Она пожала плечами, не ответила.

— Смотри, остерегайся впредь парней и мешков с кофе, — улыбнулся он. Но шуток она никогда не понимала.

Он протянул ей руку.

— Тогда до свидания, Наэми, желаю счастья.

Она не взяла его руку. Ее зубы были так крепко стиснуты, что обрисовывались высокие скулы и упрямые широкие челюсти.

Насмешки, колкости, грубости, тяжелая артиллерия моралистов — ничто ее не задевало, ничто не оскорбляло, — кроме одного: в конце концов, напоследок, не одержать победу как женщина. Одна только мысль билась, монотонно отдаваясь у нее в голове: даже сегодня вечером он не хочет… Она сидела смирно, но ей хотелось, чтобы в руке у нее был камень — камень, чтобы его убить.

Сопротивление — пожалуйста.
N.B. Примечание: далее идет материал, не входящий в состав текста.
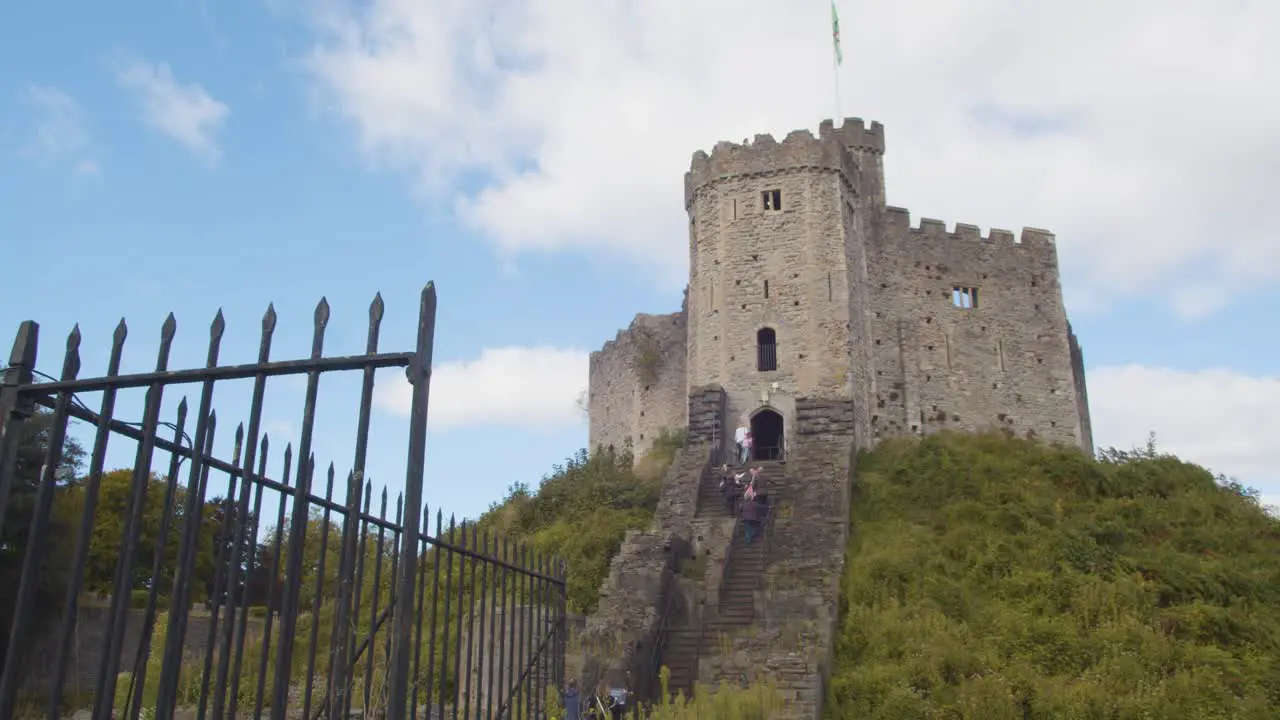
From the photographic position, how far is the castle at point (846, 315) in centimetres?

Ради Бога — долгое, упорное сопротивление — но потом, внезапно, он должен быть побежден, и тем самым превращен в нападающего, жестокого, деспотичного нападающего, а она, уже в качестве победителя, станет плавать в блаженстве, в экстазе своей покорности.

— Ну, так пока, — повторил он и пошел к сараю, где лежала его одежда.

Она проползла несколько шагов и добралась до камня, стоя на коленях, бросила его в Давида. Но поскольку была девушкой, не попала, только песок завихрился у его ног.

Он обернулся, в изумлении посмотрел сначала на камень, потом на нее. Она сидела, сжавшись, съежившись, как будто только и ждала побоев, она просто уповала на побои.

Его кинуло в жар. Брошенный в него камень говорил о такой необузданности, что его самообладание выглядело уже странным. Рукоприкладство взывало к рукоприкладству.

Ну нет, такой язык он не признает. Если ей так хочется побоев и совокуплений, пускай выпрашивает у других. У пресловутого Хенрика, например.

Он двинулся дальше. Оделся, направился к городу. Сжавшаяся в комок фигурка так и осталась сидеть на песке.

Боже, как устроена жизнь. У человека, может быть, была идея — никогда никого не обижать, но как ни повернешься, все кого-нибудь да заденешь. То, что тебе кажется добротой, другой воспримет как жестокость. А грубая жадность может иногда обернуться чуткостью и сочувствием.

Давид посмотрел на берег, и внезапно он показался ему отвратительным. Красный песок, синее море, пенистый прибой — да, конечно. Но чего-то не хватает. Кажется, и раньше не хватало, чего-то существенного. Только чего?

Внезапно до него дошло: чаек. Чайки не кидались, голося, на отбросы с рыбачьих шхун, не прочерчивали на ветру прихотливых сверкающих узоров.

Красиво, как на открытке, даже как на картине, но не нравится мне такое бескрылое пространство, подумал он.